Для изучения молекулярной конституции генома трансгенных организмов можно использовать полиморфизм длины рестрикционных фрагментов. Метод основан на том, что гомологичные последовательности ДНК гибридов и их родителей при разрезании рестриктазами могут попасть во фрагменты разной длины. В качестве маркеров родительских геномов можно использовать и часто повторяющиеся последовательности ДНК. Повторяющиеся последовательности составляют значительную часть генома типичного растения. Большая часть последовательностей повторяется до 1000 раз на геном. У многих растений выявлены еще более частые повторы (100000 - 1000000 копий на геном), которые составляют до 20% генома. Они имеют отличный от остальной клеточной ДНК "Г - Ц" состав и в градиенте хлористого цезия выявляются в виде сателлитного компонента. В геномах даже очень близких видов амплифицируются разные типы повторов, поэтому они становятся своеобразными "отпечатками пальцев" близкородственных геномов. Высокотандемные последовательности ДНК относительно легко клонируются, так как после расщепления рестриктазой, имеющей сайт узнавания в повторе, эти последовательности легко выявляются в виде полос при электрофоретическом разделении фрагментов и могут быть элюированы из геля в чистом виде. Их можно использовать в качестве зондов. Использование высокоповторяющихся последовательностей в качестве молекулярных зондов позволяет вести одновременный скрининг большого количества образцов грубоочищенной ДНК регенерировавших после слияния протопластов растений или каллусов методом дот-гибридизации.

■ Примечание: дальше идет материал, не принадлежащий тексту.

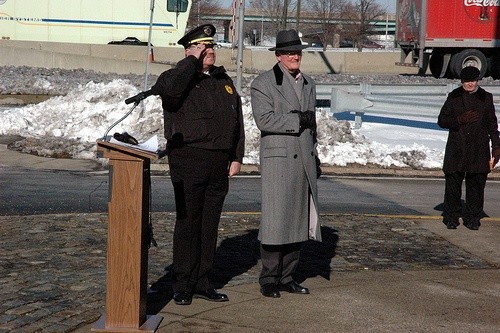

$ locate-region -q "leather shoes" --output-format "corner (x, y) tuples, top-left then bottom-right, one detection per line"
(260, 288), (280, 298)
(278, 281), (309, 294)
(173, 292), (192, 305)
(193, 289), (230, 301)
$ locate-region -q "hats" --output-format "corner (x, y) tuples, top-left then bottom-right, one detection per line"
(178, 24), (217, 48)
(461, 66), (482, 83)
(268, 29), (309, 50)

Как другой биохимический маркер при анализе соматических гибридов может использоваться рибулозо - 1, 5 - бифосфат карбоксилаза/оксигеназа. Причины: необычайно высокое содержание его в листьях (до 50% растворимого белка), хорошо разработанные методы выделения и анализа, а также то, что составляющие этот белок субъединицы кодируются как ядерным (мол. масса 14 кД), так и хлоропластным (большая субъединица, мол. масса 55 кД) геномами.